▶ _TEXTAUSZUG_
╔══

Eine Lebensphilosophie
Aus dem Norwegischen von Gabriele Haefs
Hanser
Mein besonders herzlicher Dank gilt Anne Sverdrup-Thygesen, Dag O. Hessen und Øystein Elgarøy, die bereitwillig das Manuskript zu diesem Buch gelesen und kluge, humorvolle und kenntnisreiche Kommentare beigesteuert haben.
J. G.
Leo, Aurora, Noah, Alba, Julia und Máni,ihr Lieben alle!
Jetzt habe ich mich vor den Computer gesetzt, um euch einen Brief zu schreiben, und dabei kitzelt es mich ein bisschen im Bauch. Es kommt mir seltsam vor, auf diese Weise mit euch in Kontakt zu treten.
Ich habe nämlich vor, aus diesem Brief an euch ein kleines Buch zu machen, das auch andere Menschen lesen können. Ein solcher Text, der für alle zugänglich ist, obwohl er sich eigentlich an einen bestimmten Menschen richtet, wird auch ein »offener Brief« genannt.
Ihr werdet ihn also nicht lesen können, ehe er gedruckt ist. Aber das wird euch nicht weiter stören, denn ich werde euch nichts von diesem Buch erzählen, solange es nicht in einem Verlag veröffentlicht ist. Ich freue mich darauf, es jeder und jedem von euch in die Hände zu drücken, und ich kann mir vorstellen, dass es ein feierlicher Augenblick sein wird, für euch und für mich. Entweder könnt ihr diesen Brief dann jeweils allein entgegennehmen, oder wir machen ein großes Fest daraus.
Ich schreibe nicht zum ersten Mal so einen literarischen Brief. Mehrere meiner Bücher hatten diese Form, aber sie waren an Personen gerichtet, die ich mir ausgedacht hatte.
Die einzige Ausnahme war der Brief einer Frau — und es hat mir Spaß gemacht, mich in diese Rolle zu versetzen — an einen berühmten Bischof und »Kirchenvater«, der vor sechzehnhundert Jahren in Nordafrika gelebt hat. Ich wollte dieser Frau sozusagen eine Stimme geben. Sie war eine reale Person, die wir aus den Bekenntnissen des Bischofs kennen, aber wir wissen über sie eigentlich nur, dass dieser Mann sie eines Tages nach langjährigem Zusammenleben einfach vor die Tür setzte. Wir kennen nicht einmal ihren Namen, in meinem Buch Das Leben ist kurz habe ich sie Floria Aemilia genannt.
Der Bischof konnte diesen Brief von Floria natürlich niemals lesen, aber ich wollte seinen heutigen Anhängern diese Chance geben, und es könnte ja durchaus sein, dass Augustinus, so hieß er, wirklich einen Brief von dieser unglücklichen Frau bekommen hat, die er einmal so sehr geliebt hatte. Der Kirchenvater aber hatte beschlossen, auf ein ewiges Leben im Jenseits zu setzen statt auf die Liebe zu einer Frau im diesseitigen Leben. Er vertrat nämlich die Ansicht, das eine könne ein Hindernis für das andere sein.

╚══

▶ _MATERIAL_
╔══

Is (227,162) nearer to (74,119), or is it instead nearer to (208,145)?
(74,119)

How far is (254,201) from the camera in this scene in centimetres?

╚══

▶ _AUFGABEN_
(a) Nenne alle Personen, denen der Textauszug für das Lesen des Manuskripts dankt.
(b) Gib aus dem Textauszug den Abschnitt wörtlich wieder, der mit den Worten „Ich habe nämlich“ beginnt und mit „großes Fest daraus.“ endet.

▶ _LÖSUNGEN_
(a) Gedankt wird Anne Sverdrup-Thygesen, Dag O. Hessen und Øystein Elgarøy.

(b)
Ich habe nämlich vor, aus diesem Brief an euch ein kleines Buch zu machen, das auch andere Menschen lesen können. Ein solcher Text, der für alle zugänglich ist, obwohl er sich eigentlich an einen bestimmten Menschen richtet, wird auch ein »offener Brief« genannt.
Ihr werdet ihn also nicht lesen können, ehe er gedruckt ist. Aber das wird euch nicht weiter stören, denn ich werde euch nichts von diesem Buch erzählen, solange es nicht in einem Verlag veröffentlicht ist. Ich freue mich darauf, es jeder und jedem von euch in die Hände zu drücken, und ich kann mir vorstellen, dass es ein feierlicher Augenblick sein wird, für euch und für mich. Entweder könnt ihr diesen Brief dann jeweils allein entgegennehmen, oder wir machen ein großes Fest daraus.